User:Razzi/T280132 disk swap
https://phabricator.wikimedia.org/T280132
First let me see how the host (an-worker1100) is doing
razzi@an-worker1100:~$ sudo /usr/local/lib/nagios/plugins/get-raid-status-megacli === RaidStatus (does not include components in optimal state) === RaidStatus completed
Sweet
https://phabricator.wikimedia.org/T280132#7007970
> I did the following:
> - commented the disk in /etc/fstab > - umounted it manually - sudo umount /var/lib/hadoop/data/k > - ran puppet to regenerate the list of datadir for yarn and hdfs > - the yarn nodemanager was down due to this problem, but puppet brought it up again after 3)
- Uncommented disk
- Ran:
sudo mount -a mount: /var/lib/hadoop/data/k: can't find UUID=7bcd4c25-a157-4023-a346-924d4ccee5a0.
Ok, so I guess the disk has a new uuid
ls -l /dev/disk/by-uuid/
Hmm that shows only /dev/sdX, but I don't know which disk it is.

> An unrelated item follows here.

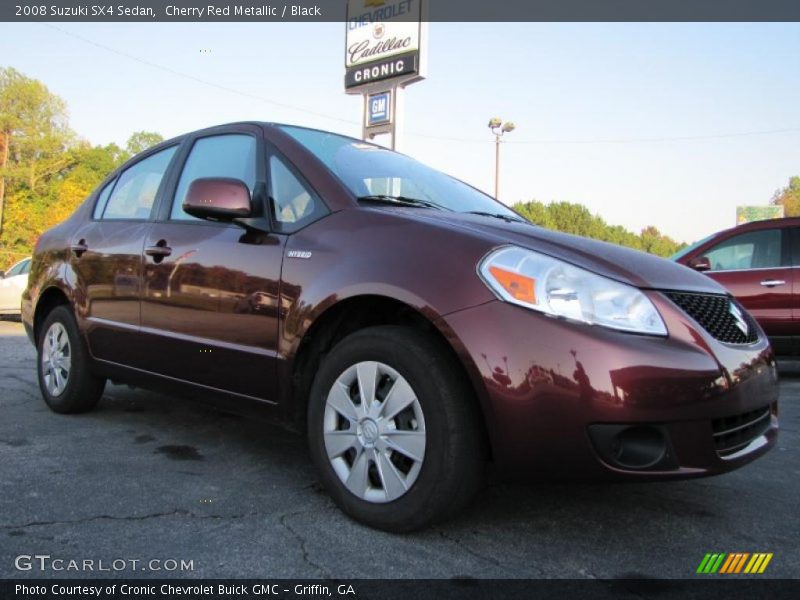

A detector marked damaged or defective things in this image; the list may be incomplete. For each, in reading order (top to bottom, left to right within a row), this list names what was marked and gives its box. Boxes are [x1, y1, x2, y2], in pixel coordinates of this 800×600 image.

There's also this link: https://wikitech.wikimedia.org/wiki/Analytics/Systems/Cluster/Hadoop/Administration#Swapping_broken_disk
# From the previous commands you should be able to fill in the variables # with the values of the disk's properties indicated below: # X => Enclosure Device ID # Y => Slot Number # Z => Controller (Adapter) number megacli -PDMakeGood -PhysDrv[X:Y] -aZ
so now I'm on step 6 I want to do something like:
> Add the single disk RAID0 array (use the details from the steps above):
sudo megacli -CfgLdAdd -r0 [32:0] -a0
Given I have:
Adapter #0 ... Enclosure Device ID: 32 Slot Number: 11 Firmware state: Online, Spun Up
I will run
sudo megacli -CfgLdAdd -r0 [32:11] -a0
Ok I ran this but got:
Exit Code: 0x1a razzi@an-worker1100:~$ echo $? 26
Ok I see on this webpage: https://www.thomas-krenn.com/de/wiki/MegaCLI_Error_Messages
0x1a Maximum LDs are already configured
So maybe it's already configured. Let me try to proceed.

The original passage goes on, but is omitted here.